На этот раз даже Покрамович не выдержал. Обычно он не касался кухонных дел и равнодушно ел, что дают. А тут, заслышав Баландина, вышел на каменное крыльцо дома.

— Какой кисель?

— Клюквенный из концентрата — раз! Из яблочной повидлы — два! Из малинового варенья — три! — спрыгнув с козел, доложил Баландин.

— Так… Значит, кисель, — прищурившись, что служило верным признаком раздражения, протянул Покрамович. — А еще чего вы наварили?

— А еще — компот! — нимало не смущаясь, лихо отрапортовал Баландин.

И этот компот оказался спасительным для ретивых поваров. Покрамович только руками развел:

— Ну, если еще и компот, значит, так надо. Кафе «Норд» на Невском, а не рота… — И он вдруг звонко расхохотался, подмигнул разведчикам, вслед за ним высыпавшим на широкое крыльцо.

— А ну, соколики! Устроим кафе?

Через какую-то минуту из дома вытащили столы и расставили в парке под голыми, мокрыми липами. Расселись под ними торжественно.

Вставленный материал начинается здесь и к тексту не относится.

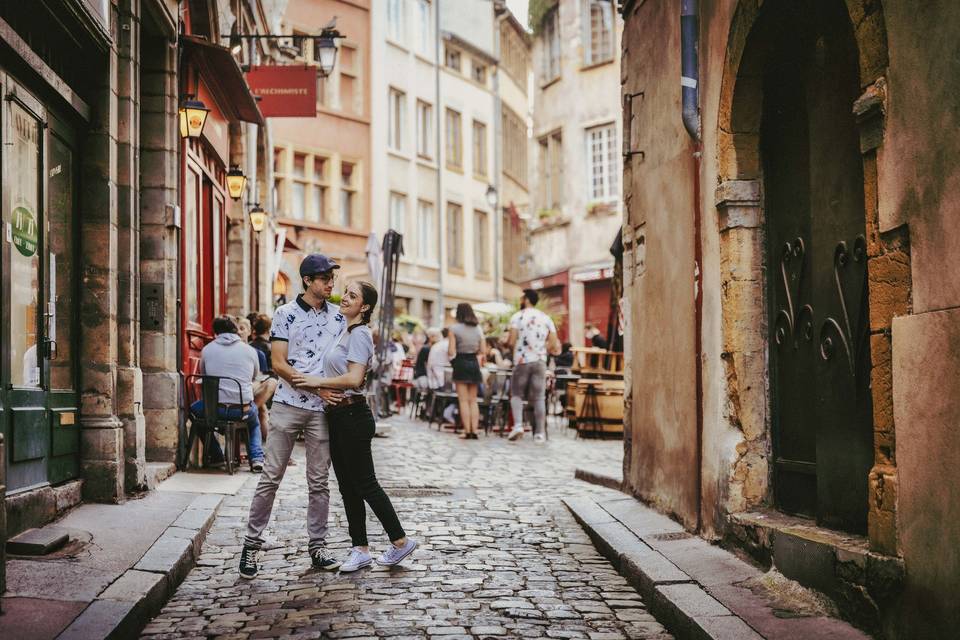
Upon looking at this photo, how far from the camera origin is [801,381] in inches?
276

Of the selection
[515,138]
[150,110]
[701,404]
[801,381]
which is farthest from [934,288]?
[515,138]

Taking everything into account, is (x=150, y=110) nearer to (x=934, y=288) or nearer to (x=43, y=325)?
(x=43, y=325)

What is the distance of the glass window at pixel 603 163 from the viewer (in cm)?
3106

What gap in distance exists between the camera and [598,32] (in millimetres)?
31969

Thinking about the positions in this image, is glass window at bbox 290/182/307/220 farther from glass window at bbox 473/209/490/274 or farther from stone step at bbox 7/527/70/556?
stone step at bbox 7/527/70/556

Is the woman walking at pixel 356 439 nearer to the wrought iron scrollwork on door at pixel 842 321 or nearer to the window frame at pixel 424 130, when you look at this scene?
the wrought iron scrollwork on door at pixel 842 321

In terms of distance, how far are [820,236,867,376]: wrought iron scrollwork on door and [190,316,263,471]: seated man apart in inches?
262

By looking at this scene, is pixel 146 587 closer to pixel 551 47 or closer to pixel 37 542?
pixel 37 542

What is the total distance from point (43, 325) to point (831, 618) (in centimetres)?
514

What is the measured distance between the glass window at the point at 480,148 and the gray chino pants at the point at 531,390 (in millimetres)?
26349

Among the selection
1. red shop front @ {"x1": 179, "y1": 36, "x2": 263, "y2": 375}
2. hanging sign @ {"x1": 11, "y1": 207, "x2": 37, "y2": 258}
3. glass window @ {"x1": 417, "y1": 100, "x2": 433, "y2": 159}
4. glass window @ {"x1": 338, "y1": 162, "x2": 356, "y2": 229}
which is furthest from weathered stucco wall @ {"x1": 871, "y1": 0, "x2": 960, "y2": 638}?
glass window @ {"x1": 417, "y1": 100, "x2": 433, "y2": 159}

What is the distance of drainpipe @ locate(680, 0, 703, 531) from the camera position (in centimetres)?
804

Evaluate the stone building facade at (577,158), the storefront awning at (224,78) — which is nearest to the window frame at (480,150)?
the stone building facade at (577,158)

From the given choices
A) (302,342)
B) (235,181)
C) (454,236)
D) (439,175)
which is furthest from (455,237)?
(302,342)
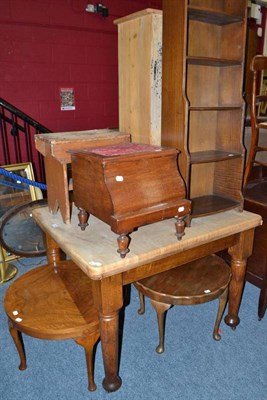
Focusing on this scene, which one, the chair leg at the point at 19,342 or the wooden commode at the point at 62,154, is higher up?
the wooden commode at the point at 62,154

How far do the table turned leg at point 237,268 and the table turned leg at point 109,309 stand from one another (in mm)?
722

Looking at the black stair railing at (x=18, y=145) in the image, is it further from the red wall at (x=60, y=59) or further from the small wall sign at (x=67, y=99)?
the small wall sign at (x=67, y=99)

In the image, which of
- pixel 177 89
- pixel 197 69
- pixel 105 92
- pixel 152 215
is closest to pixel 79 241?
pixel 152 215

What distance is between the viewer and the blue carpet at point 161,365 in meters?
1.55

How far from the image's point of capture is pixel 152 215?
1333mm

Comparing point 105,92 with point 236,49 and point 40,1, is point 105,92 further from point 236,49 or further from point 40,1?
point 236,49

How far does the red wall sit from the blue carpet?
2538 mm

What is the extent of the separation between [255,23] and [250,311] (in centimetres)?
519

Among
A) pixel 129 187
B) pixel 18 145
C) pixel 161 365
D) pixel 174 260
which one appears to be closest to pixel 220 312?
pixel 161 365

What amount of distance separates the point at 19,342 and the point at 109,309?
57 centimetres

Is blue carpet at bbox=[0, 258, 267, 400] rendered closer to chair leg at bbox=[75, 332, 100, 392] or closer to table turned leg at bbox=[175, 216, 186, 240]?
chair leg at bbox=[75, 332, 100, 392]

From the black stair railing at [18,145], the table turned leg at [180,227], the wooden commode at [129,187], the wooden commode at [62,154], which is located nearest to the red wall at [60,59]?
the black stair railing at [18,145]

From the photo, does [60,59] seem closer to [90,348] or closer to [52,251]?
[52,251]

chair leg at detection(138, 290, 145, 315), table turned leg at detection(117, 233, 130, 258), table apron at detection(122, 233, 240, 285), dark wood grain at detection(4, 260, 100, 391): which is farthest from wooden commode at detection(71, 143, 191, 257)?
chair leg at detection(138, 290, 145, 315)
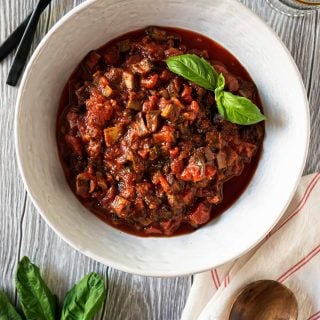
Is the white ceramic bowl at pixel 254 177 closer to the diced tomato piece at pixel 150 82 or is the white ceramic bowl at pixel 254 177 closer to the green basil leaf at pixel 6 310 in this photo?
the diced tomato piece at pixel 150 82

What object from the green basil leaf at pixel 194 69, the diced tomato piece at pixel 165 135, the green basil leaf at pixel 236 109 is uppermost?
the green basil leaf at pixel 194 69

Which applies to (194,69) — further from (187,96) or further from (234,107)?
(234,107)

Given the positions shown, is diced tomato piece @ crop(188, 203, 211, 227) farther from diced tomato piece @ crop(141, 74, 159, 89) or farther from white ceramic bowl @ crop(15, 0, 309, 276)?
diced tomato piece @ crop(141, 74, 159, 89)

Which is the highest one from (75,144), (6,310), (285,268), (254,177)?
(75,144)

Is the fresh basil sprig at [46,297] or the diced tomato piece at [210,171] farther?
the fresh basil sprig at [46,297]

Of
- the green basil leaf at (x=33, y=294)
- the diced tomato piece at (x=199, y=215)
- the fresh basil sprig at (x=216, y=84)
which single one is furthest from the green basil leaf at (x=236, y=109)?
the green basil leaf at (x=33, y=294)

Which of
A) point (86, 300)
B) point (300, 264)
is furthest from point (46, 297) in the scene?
point (300, 264)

Саша Казьмин, зачисленный в сорок первом году в консерваторию, но так и не проучившийся в ней ни одного дня, играл на аккордеоне по заказу публики.

— Маэстро! «Брызги шампанского»!

— «Рио-Рита»!

— Любушку-голубушку!

«Маэстро» — в маскировочных брюках, в сапогах, за голенища которых были засунуты автоматные магазины, — еще и пел. Больше всего нравилось ему вот это: «Если нету любви, ты ее не зови, все равно на найдешь никогда…»

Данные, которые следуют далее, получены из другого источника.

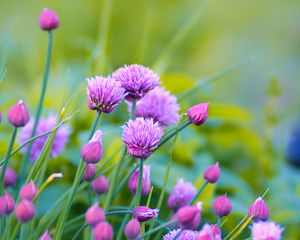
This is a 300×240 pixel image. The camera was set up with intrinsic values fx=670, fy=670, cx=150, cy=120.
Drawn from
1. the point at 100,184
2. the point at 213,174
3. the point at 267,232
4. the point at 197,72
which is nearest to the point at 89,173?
the point at 100,184

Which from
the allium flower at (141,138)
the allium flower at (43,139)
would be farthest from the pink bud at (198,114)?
the allium flower at (43,139)

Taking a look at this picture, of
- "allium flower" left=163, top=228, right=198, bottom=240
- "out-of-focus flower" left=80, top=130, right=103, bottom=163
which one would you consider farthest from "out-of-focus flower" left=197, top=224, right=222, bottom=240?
"out-of-focus flower" left=80, top=130, right=103, bottom=163

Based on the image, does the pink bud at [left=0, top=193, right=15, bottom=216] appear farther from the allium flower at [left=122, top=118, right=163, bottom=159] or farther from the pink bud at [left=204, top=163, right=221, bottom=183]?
the pink bud at [left=204, top=163, right=221, bottom=183]

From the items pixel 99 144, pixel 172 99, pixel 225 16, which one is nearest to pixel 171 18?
pixel 225 16

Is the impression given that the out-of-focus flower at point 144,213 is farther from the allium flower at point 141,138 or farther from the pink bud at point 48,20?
the pink bud at point 48,20

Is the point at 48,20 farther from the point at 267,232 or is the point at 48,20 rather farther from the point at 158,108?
the point at 267,232
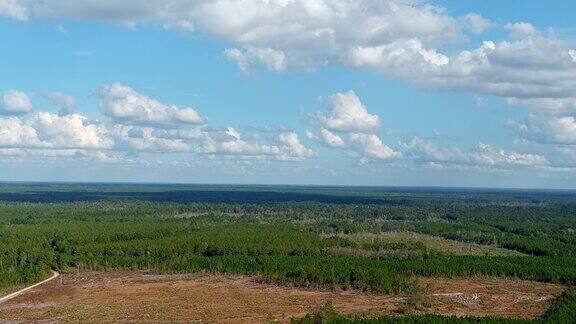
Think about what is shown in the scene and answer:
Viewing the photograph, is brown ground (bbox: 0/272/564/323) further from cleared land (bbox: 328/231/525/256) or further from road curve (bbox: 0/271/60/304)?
cleared land (bbox: 328/231/525/256)

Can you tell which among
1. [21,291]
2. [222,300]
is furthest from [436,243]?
[21,291]

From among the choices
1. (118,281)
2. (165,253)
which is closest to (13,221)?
(165,253)

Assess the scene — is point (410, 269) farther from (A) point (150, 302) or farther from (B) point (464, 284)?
(A) point (150, 302)

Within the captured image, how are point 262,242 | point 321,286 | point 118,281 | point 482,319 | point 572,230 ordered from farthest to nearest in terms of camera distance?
point 572,230 < point 262,242 < point 118,281 < point 321,286 < point 482,319

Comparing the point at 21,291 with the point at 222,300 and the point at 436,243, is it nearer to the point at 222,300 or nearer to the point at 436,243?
the point at 222,300

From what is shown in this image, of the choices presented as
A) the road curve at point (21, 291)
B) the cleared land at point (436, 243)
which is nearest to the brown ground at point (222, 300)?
the road curve at point (21, 291)

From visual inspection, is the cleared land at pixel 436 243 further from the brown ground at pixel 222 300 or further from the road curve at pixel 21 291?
the road curve at pixel 21 291
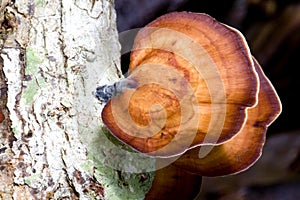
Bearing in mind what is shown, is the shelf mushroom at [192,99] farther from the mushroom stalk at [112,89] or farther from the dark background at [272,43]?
the dark background at [272,43]

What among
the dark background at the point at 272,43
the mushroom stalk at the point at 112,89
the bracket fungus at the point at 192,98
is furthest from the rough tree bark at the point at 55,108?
the dark background at the point at 272,43

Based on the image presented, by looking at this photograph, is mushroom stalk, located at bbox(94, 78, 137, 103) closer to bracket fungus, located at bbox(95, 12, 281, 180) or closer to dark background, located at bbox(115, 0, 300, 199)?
bracket fungus, located at bbox(95, 12, 281, 180)

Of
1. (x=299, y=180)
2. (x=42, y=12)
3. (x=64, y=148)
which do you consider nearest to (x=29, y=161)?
(x=64, y=148)

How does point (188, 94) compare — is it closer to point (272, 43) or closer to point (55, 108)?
point (55, 108)

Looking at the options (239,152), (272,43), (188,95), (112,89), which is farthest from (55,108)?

За столиками грустно вздыхали. О любви думали, мечтали, но где ее было отыскать. А потом пели веселые песни, начали безудержный перепляс с частушками, да такими, что только держись!

— Разошлись разведчики!

— На то они и разведчики, — говорили офицеры штаба.

Но этому вечеру (вернее, утреннику) никто не помешал, и к солдатам даже присоединились начальник разведки отдела дивизии подполковник Матвеенко и начальник штаба дивизии подполковник Тарасов — самые любимые старшие офицеры соединения.

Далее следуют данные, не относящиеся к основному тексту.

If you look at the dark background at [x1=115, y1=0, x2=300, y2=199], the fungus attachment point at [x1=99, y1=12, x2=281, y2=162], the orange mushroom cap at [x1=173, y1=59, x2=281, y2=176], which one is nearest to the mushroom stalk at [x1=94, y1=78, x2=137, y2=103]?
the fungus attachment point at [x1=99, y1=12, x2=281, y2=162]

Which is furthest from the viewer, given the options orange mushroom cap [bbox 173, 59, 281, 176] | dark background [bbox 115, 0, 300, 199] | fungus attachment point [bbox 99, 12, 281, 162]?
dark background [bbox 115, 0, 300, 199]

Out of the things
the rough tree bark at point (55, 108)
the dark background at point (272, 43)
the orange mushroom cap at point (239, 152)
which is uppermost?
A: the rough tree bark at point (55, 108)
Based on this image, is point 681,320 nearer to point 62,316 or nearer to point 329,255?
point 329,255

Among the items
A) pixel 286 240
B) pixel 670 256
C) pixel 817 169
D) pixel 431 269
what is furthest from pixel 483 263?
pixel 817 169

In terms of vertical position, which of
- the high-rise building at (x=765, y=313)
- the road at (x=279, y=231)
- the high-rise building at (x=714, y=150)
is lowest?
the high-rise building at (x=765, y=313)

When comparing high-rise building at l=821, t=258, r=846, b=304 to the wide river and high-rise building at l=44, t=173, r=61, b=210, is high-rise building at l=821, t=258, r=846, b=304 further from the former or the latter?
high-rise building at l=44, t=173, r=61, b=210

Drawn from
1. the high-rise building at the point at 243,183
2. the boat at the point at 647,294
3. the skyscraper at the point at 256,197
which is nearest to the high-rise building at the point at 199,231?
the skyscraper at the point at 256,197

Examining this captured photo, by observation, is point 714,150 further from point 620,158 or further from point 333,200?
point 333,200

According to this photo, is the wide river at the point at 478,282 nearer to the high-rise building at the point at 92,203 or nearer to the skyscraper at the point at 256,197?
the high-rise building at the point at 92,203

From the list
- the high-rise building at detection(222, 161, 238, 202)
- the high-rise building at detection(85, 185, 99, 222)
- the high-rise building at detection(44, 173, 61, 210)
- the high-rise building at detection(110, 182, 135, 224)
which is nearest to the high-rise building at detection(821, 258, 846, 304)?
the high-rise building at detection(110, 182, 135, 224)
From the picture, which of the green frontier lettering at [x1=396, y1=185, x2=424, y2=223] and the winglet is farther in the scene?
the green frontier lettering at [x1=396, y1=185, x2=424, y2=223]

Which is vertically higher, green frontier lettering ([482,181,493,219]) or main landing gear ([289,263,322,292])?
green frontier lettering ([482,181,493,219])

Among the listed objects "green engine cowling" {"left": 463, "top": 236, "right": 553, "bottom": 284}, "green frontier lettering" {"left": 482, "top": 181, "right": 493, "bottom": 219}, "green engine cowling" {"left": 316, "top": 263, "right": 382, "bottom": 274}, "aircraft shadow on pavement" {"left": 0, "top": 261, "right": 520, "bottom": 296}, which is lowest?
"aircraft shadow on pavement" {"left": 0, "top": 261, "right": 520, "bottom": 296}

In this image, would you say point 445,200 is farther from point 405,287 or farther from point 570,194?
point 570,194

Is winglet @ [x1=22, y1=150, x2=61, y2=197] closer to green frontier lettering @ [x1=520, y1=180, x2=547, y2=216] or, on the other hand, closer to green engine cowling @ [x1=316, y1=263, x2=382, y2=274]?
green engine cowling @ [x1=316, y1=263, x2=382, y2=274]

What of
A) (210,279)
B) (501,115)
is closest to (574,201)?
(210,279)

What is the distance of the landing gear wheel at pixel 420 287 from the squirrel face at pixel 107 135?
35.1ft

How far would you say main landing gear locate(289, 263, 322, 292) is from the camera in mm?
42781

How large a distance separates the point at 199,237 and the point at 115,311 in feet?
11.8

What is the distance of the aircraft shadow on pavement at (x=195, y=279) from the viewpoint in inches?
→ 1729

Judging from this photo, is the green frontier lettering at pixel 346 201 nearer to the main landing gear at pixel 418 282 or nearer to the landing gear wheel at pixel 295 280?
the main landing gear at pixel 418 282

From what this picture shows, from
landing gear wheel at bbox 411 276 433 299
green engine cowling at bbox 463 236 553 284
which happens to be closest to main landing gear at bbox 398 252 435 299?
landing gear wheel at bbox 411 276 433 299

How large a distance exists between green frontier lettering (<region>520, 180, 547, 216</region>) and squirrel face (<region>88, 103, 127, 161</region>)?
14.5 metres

Одним киселем дело не обошлось. Глубокие подвалы были в магнатской усадьбе, много в них хранилось всякой всячины. Но когда пришел срок, вновь шагала своим походным порядком рота: впереди голенастый, высокий Покрамович, по привычке с палкой-щупом в руке, за ним Алексеев, на широком плече которого покоилось зачехленное знамя дивизии, и дальше, длинной цепочкой, один за одним, остальные.

И все это — и марш-броски во время переходов, и Николаи Василичи и Иваны Иванычи, в шутку и всерьез пекущиеся о «ребятушках»; и чихиртма со злополучным киселем, и снова броски, снова по-пластунски, — все это сплотило, сблизило солдат. Оставалось закрепить их содружество в бою. Когда пришлось идти в немецкий тыл, к заданию приготовились все. В ответ на слова Покрамовича: «Добровольцы — шаг вперед!» — рота отчеканила шаг, и распрямили плечи, приосанились парни — недаром звались они лихими разведчиками.

Покрамович выбрал ефрейтора Петра Алексеева, ефрейтора Якова Вокуева, старшего сержанта Максима Кузьмина, сержанта Анатолия Петрова и младшего сержанта Льва Чистякова. Одни из них были «печенгские», другие «свирские», одни «старенькие», другие «новенькие». Но кто из них кто, теперь уже никого не волновало. А возглавил группу Герой Советского Союза капитан Дмитрий Покрамович.